**Text:**
·····

Electroretinography measures the electrical responses of various cell types in the retina, including the photoreceptors, inner retinal cells, and the ganglion cells. Electrodes are placed on the surface of the cornea or on the skin beneath the eye to measure retinal responses. Retinal pigment epithelium responses are measured with an EOG test with skin-contact electrodes placed near the canthi. During a recording, the patient's eyes are exposed to standardized stimuli and the resulting signal is displayed showing the time course of the signal's amplitude. Signals are very small, and typically are measured in microvolts or nanovolts. The ERG is composed of electrical potentials contributed by different cell types within the retina, and the stimulus conditions can elicit stronger response from certain components. If a dim flash ERG is performed on a dark-adapted eye, the response is primarily from the rod system. Flash ERGs performed on a light adapted eye will reflect the activity of the cone system. Sufficiently bright flashes will elicit ERGs containing an a-wave followed by a b-wave. The leading edge of the a-wave is produced by the photoreceptors, while the remainder of the wave is produced by a mixture of cells including photoreceptors, bipolar, amacrine, and Muller cells or Muller glia. The pattern ERG, evoked by an alternating checkerboard stimulus, primarily reflects activity of retinal ganglion cells.

·····

**Information shown:**
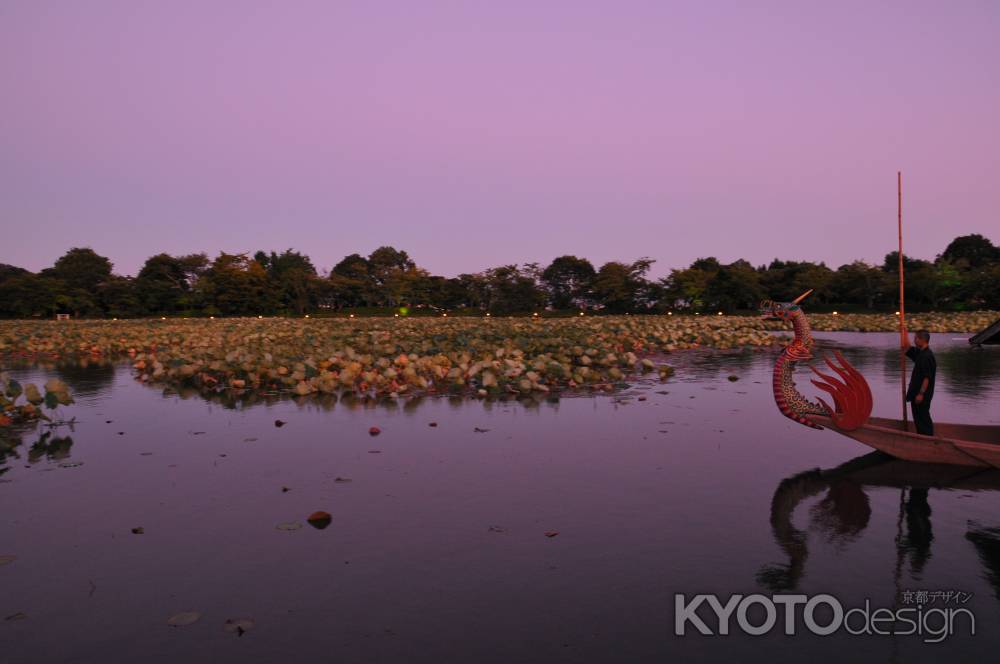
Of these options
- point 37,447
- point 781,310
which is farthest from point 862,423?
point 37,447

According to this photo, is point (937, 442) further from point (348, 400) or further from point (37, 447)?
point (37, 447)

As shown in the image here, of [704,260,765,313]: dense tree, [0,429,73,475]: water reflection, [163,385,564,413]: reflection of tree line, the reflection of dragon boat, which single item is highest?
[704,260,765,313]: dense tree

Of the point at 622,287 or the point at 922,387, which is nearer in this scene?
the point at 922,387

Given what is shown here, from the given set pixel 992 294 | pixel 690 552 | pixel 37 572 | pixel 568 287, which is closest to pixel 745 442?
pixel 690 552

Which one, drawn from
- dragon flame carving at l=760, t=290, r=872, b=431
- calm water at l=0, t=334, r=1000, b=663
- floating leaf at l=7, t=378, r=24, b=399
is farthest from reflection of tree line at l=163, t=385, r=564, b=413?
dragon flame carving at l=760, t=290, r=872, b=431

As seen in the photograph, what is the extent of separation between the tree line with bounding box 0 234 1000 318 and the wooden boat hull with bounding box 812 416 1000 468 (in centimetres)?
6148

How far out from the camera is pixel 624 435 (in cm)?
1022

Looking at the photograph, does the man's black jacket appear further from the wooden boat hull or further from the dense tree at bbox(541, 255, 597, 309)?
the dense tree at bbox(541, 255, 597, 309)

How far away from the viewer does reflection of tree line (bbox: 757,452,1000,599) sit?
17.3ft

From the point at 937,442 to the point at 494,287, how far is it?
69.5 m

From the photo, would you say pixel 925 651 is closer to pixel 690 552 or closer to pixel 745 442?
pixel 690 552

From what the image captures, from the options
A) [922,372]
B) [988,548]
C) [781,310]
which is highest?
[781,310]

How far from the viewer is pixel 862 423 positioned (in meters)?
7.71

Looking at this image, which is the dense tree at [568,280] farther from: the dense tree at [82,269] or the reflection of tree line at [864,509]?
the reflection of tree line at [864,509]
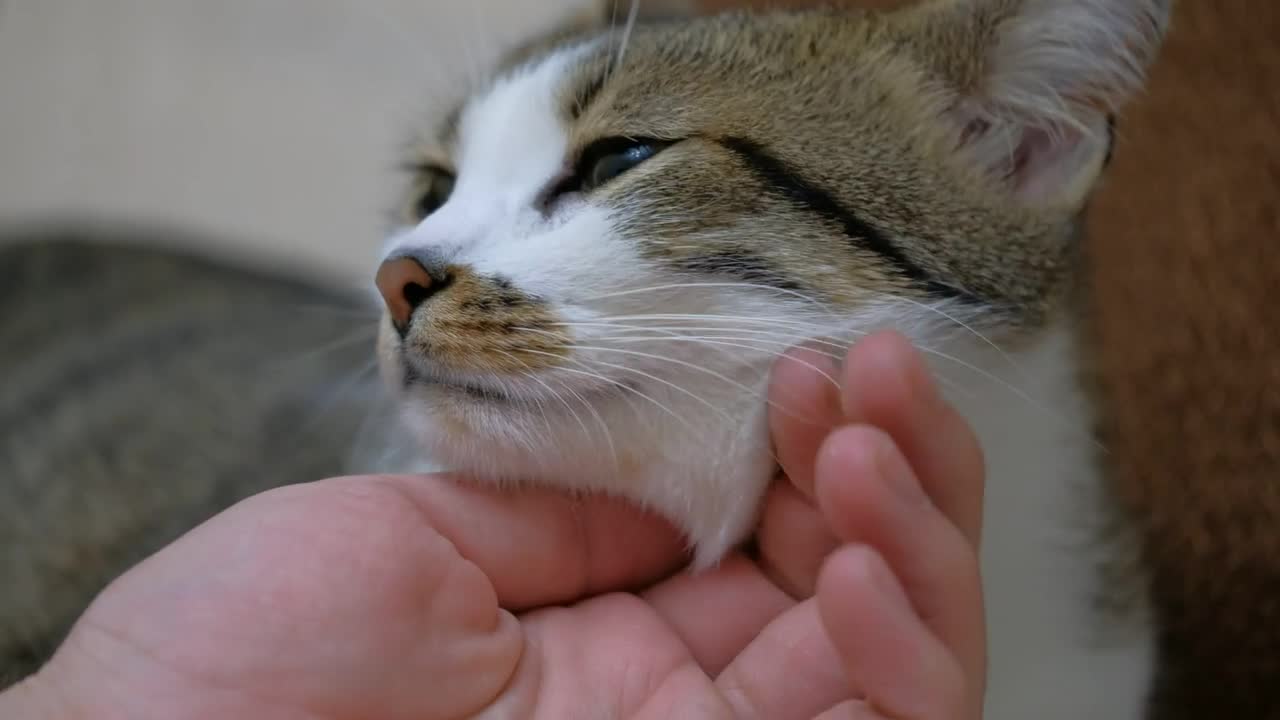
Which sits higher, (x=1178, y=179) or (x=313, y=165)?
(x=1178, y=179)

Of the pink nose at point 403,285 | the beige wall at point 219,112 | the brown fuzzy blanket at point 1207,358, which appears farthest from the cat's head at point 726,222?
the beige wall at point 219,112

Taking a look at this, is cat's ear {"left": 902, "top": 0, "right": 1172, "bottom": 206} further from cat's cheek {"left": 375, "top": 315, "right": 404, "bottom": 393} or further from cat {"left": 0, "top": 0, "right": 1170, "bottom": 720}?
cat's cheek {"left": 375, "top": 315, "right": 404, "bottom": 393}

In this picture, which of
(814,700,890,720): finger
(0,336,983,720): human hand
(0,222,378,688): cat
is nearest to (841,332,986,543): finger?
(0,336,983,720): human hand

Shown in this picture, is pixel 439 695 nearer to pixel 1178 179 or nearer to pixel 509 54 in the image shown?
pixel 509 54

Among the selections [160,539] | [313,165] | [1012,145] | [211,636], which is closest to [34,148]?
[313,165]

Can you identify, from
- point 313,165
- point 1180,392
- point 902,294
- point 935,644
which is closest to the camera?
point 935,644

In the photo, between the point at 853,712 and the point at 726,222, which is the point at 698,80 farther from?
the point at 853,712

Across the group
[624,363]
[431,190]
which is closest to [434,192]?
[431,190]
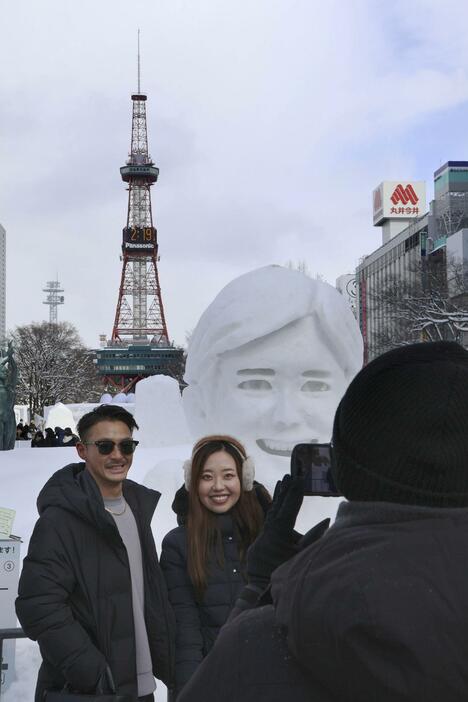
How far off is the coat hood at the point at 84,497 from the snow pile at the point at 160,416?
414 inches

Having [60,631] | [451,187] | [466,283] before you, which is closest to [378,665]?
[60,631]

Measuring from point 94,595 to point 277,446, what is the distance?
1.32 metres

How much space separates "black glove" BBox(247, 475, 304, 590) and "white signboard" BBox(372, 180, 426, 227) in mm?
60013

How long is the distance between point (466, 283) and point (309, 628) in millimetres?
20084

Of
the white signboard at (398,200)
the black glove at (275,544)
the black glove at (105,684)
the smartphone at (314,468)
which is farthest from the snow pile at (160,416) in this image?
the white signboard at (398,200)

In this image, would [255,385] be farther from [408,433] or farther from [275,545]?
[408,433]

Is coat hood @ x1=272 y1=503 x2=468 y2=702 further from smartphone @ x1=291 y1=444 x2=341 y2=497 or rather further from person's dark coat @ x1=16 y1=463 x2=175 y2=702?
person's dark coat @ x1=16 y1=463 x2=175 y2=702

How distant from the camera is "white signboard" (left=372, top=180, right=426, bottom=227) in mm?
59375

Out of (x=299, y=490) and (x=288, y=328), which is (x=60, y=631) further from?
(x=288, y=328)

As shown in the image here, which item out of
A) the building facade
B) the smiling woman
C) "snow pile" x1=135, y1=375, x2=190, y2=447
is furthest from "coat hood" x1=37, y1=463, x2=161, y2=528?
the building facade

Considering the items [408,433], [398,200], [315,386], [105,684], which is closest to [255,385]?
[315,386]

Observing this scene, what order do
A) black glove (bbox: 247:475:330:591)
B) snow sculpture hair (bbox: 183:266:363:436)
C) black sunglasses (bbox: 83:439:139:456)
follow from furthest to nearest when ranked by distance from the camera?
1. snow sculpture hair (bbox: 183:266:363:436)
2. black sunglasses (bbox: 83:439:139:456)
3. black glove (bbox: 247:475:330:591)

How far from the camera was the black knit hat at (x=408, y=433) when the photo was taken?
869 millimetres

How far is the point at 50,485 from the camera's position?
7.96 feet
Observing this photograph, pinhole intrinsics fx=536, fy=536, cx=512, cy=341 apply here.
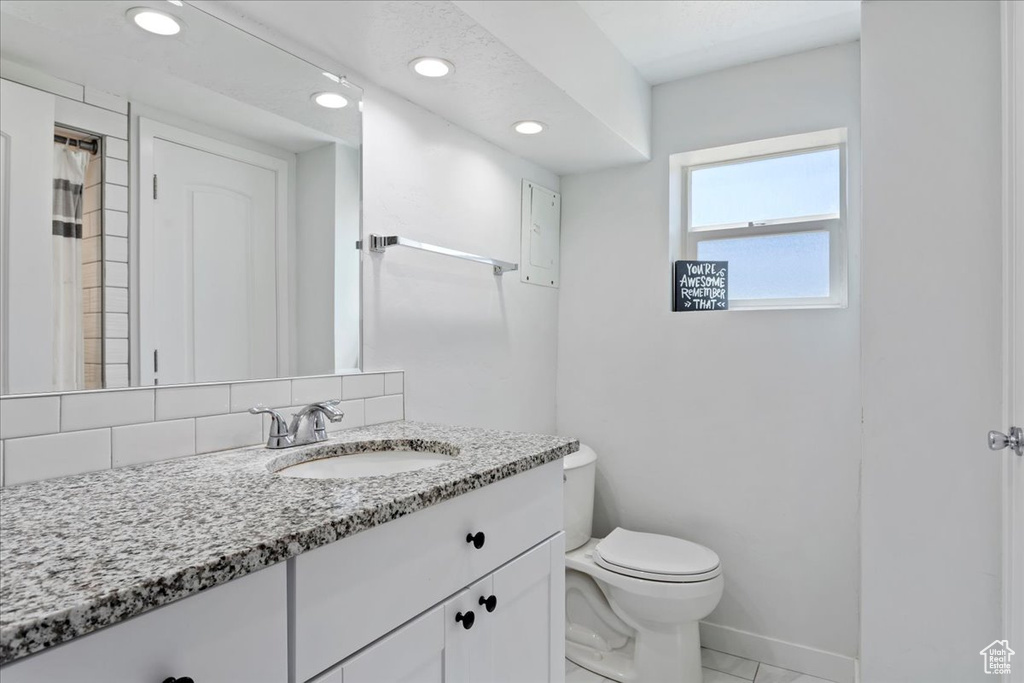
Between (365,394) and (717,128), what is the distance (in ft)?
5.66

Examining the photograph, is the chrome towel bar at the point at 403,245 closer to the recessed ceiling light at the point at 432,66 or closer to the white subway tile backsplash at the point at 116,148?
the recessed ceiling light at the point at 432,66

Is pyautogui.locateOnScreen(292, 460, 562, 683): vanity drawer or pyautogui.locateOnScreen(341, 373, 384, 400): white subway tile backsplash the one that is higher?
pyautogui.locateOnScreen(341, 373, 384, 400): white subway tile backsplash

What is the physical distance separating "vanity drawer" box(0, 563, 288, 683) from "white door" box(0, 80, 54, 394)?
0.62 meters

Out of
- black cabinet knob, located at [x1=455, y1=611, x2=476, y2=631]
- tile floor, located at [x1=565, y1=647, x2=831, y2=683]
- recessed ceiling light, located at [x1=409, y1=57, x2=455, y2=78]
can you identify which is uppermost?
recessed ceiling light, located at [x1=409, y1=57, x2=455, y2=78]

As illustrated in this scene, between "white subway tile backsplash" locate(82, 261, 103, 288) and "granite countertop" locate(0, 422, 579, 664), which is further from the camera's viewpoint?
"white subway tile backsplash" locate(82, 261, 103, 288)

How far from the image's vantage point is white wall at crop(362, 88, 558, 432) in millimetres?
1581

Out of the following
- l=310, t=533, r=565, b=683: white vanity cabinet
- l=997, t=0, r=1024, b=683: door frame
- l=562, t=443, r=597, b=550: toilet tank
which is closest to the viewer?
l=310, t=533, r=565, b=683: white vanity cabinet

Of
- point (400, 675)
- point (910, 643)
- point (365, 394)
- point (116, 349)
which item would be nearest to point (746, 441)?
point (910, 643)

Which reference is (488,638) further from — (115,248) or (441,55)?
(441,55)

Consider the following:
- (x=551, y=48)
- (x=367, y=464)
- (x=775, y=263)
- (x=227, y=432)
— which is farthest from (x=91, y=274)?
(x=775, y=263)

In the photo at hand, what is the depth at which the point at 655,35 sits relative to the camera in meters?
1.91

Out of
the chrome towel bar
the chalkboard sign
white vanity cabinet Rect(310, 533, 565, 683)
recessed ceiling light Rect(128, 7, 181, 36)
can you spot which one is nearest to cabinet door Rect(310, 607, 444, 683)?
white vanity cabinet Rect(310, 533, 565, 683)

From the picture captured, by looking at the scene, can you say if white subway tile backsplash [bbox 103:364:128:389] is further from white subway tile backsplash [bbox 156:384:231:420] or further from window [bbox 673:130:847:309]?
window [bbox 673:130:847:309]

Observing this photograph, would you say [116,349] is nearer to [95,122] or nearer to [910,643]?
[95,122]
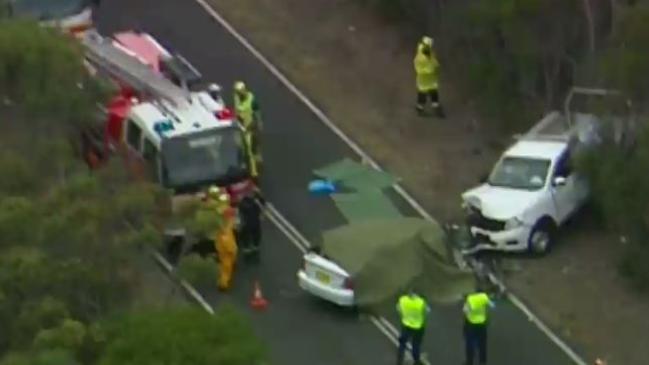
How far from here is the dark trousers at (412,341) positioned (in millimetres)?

·····

**Task description:**
Carry the electroretinography text forward from its last sentence. The lines have no role in this exercise.

**Answer section:**
Diagnostics
Clinically used mainly by ophthalmologists and optometrists, the electroretinogram is used for the diagnosis of various retinal diseases. Inherited retinal degenerations in which the ERG can be useful include:
Retinitis pigmentosa and related hereditary degenerations
Retinitis punctata albescens
Leber's congenital amaurosis
Choroideremia
Gyrate atrophy of the retina and choroid
Goldman-Favre syndrome
Congenital stationary night blindness - normal a-wave indicates normal photoreceptors; absent b-wave indicates abnormality in the bipolar cell region.
Assessment of retinal function after trauma, especially in vitreous hemorrhage, dense cataracts, and other conditions where the fundus cannot be visualized.
The ERG is also used extensively in eye research, as it provides information about the function of the retina that is not otherwise available. Other ERG tests, such as the photopic negative response and pattern ERG may be useful in assessing retinal ganglion cell function in diseases like glaucoma. The multifocal ERG is used to record separate responses for different retinal locations. The international body concerned with the clinical use and standardization of the ERG, EOG, and VEP is the International Society for the Clinical Electrophysiology of Vision.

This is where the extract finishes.